___ Text provided ___

Civil Justice for Victims of Crime
Any Crime Victim May File a Civil Lawsuit
Regardless of the outcome of the criminal prosecution, or even if there was no prosecution, crime victims can file civil lawsuits against offenders and other responsible parties. Unlike the criminal justice process, the civil justice system does not attempt to determine an offender's guilt or innocence. Offenders are also not put in prison. Rather, civil courts attempt to ascertain whether an offender or a third party, such as a business or property owner that failed to provide adequate security, is liable for the injuries sustained as a result of the crime.
If defendants are found civilly liable, courts may order them to pay monetary damages to victims. While money awarded in civil lawsuits can never fully compensate a victim for the trauma of victimization or the loss of a loved one, it can be a valuable resource to help crime victims rebuild their lives.
Moreover, the exposure to civil liability is a powerful incentive for businesses, property owners, corporations, franchisees and other proprietors to enact the security measures necessary to prevent future crimes from occurring on their premises.
How to Find an Attorney
The law in the area of third party assaults of customers on business premises is very complicated, detailed and expensive to litigate. Success in this type of litigation requires attorneys who have extensive expertise, understand this unique area of the law, know how to investigate your case, and are willing to take on the largest companies in the country.
While many attorneys claim to have expertise representing crime victims in civil lawsuits, few actually have an extensive background in litigation of inadequate security in premises liability cases involving serious injury and wrongful death.

___ Data section ___

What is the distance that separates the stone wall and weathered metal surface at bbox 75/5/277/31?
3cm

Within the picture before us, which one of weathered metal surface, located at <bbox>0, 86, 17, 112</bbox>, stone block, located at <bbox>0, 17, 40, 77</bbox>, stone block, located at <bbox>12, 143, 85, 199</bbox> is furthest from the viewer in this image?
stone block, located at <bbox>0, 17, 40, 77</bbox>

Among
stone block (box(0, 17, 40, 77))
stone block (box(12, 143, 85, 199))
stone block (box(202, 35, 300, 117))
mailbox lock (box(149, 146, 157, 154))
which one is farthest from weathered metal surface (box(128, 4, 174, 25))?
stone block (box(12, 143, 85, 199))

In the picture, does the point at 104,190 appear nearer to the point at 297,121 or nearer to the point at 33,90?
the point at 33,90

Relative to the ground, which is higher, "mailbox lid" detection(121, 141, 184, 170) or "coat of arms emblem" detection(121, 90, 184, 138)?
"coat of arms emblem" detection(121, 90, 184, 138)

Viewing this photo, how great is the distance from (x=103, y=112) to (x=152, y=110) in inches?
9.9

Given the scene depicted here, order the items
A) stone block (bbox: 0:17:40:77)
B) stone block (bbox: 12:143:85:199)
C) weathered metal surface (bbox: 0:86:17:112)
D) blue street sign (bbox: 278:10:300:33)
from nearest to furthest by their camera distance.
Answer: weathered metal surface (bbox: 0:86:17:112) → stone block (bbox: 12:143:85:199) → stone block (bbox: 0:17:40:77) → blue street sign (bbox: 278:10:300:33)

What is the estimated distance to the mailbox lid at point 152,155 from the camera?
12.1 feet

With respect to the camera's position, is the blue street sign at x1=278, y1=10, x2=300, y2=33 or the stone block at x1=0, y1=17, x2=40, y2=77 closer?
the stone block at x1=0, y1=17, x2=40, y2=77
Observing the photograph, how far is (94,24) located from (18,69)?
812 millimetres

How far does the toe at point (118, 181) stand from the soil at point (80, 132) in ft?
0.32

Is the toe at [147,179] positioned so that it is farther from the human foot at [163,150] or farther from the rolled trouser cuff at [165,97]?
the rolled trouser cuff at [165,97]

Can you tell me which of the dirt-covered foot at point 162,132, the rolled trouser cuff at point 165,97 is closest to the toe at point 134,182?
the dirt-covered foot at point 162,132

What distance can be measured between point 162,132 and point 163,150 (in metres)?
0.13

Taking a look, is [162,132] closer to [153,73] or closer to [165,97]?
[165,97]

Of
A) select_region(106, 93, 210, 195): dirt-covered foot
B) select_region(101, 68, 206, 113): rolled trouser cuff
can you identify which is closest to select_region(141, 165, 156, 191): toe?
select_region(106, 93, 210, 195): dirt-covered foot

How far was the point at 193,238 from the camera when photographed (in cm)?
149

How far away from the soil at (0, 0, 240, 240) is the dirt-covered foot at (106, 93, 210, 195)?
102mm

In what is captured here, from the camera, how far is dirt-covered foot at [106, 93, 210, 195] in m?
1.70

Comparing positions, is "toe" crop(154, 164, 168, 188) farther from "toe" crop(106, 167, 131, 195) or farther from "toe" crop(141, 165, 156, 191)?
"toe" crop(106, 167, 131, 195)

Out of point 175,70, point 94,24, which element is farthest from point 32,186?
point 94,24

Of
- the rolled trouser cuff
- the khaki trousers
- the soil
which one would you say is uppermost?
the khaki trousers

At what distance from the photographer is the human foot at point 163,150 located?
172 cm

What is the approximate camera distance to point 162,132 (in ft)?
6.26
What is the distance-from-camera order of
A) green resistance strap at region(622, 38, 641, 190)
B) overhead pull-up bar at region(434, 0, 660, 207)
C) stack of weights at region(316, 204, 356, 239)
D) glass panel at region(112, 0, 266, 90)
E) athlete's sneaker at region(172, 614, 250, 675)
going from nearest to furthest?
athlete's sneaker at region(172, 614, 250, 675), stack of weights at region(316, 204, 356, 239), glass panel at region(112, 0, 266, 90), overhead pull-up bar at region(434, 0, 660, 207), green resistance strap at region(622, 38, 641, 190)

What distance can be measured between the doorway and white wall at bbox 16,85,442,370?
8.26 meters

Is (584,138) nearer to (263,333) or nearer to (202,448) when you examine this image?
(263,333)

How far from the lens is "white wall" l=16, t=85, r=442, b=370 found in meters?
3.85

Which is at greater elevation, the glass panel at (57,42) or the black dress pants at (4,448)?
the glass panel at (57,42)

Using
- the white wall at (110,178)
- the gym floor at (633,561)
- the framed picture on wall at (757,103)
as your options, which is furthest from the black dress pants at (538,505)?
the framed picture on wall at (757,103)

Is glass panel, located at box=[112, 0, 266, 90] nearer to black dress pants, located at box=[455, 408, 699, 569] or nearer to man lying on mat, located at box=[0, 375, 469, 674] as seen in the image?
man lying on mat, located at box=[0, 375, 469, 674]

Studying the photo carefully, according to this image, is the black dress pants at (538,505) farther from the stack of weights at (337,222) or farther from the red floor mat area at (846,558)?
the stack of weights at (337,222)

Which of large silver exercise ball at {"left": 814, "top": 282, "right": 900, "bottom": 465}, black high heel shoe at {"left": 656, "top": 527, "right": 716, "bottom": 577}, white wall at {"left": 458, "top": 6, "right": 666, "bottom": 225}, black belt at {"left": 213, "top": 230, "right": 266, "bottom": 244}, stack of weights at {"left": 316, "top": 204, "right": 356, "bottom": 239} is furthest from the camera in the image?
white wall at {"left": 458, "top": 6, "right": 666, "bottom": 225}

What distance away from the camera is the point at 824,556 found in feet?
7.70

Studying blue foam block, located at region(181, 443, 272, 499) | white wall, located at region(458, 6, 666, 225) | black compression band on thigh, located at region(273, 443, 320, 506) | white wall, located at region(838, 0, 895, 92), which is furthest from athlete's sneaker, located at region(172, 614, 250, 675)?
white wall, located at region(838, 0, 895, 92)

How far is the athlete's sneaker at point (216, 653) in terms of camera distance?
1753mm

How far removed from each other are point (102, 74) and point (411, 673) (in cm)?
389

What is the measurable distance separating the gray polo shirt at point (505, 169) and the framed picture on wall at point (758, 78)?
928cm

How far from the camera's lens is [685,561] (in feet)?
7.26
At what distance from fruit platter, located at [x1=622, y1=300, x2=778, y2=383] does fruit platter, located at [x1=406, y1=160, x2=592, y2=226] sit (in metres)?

___

Questions to answer
1. According to the text on civil justice for crime victims, what must attorneys have or be able to do to succeed in litigation over third-party assaults of customers on business premises? List every one.
2. Can you pick up the civil justice for crime victims text after its last sentence and carry it on?

Activity answers
1.
- Extensive expertise
- An understanding of this unique area of the law
- Knowledge of how to investigate your case
- Willingness to take on the largest companies in the country

2.
As a former law enforcement administrator, Chief of Police, and owner of a specialized uniformed and investigation security company, Hal Cook is uniquely qualified and intimately familiar with law enforcement and security administration, management, operations, policy and standards in both the public and private sector. This high degree of specialized knowledge and experience is an advantage to all clients and crime victims.
Fees and Retainers
The Cook Law Firm represents victims of crime on a contingency fee basis. This means the attorney is only paid a fee if the victim is awarded a monetary settlement or judgment. If the case is successful, the attorney's fee comes from a predetermined percentage of the total award. Regardless of whether the case is successful, the victim may be responsible for paying certain costs associated with the case including filing fees, expert witness fees, and deposition-related expenses.
Questions Your Attorney May Ask
When crime victims consult with an attorney, they should be prepared to answer detailed questions about the case that will allow the attorney to conduct a proper evaluation.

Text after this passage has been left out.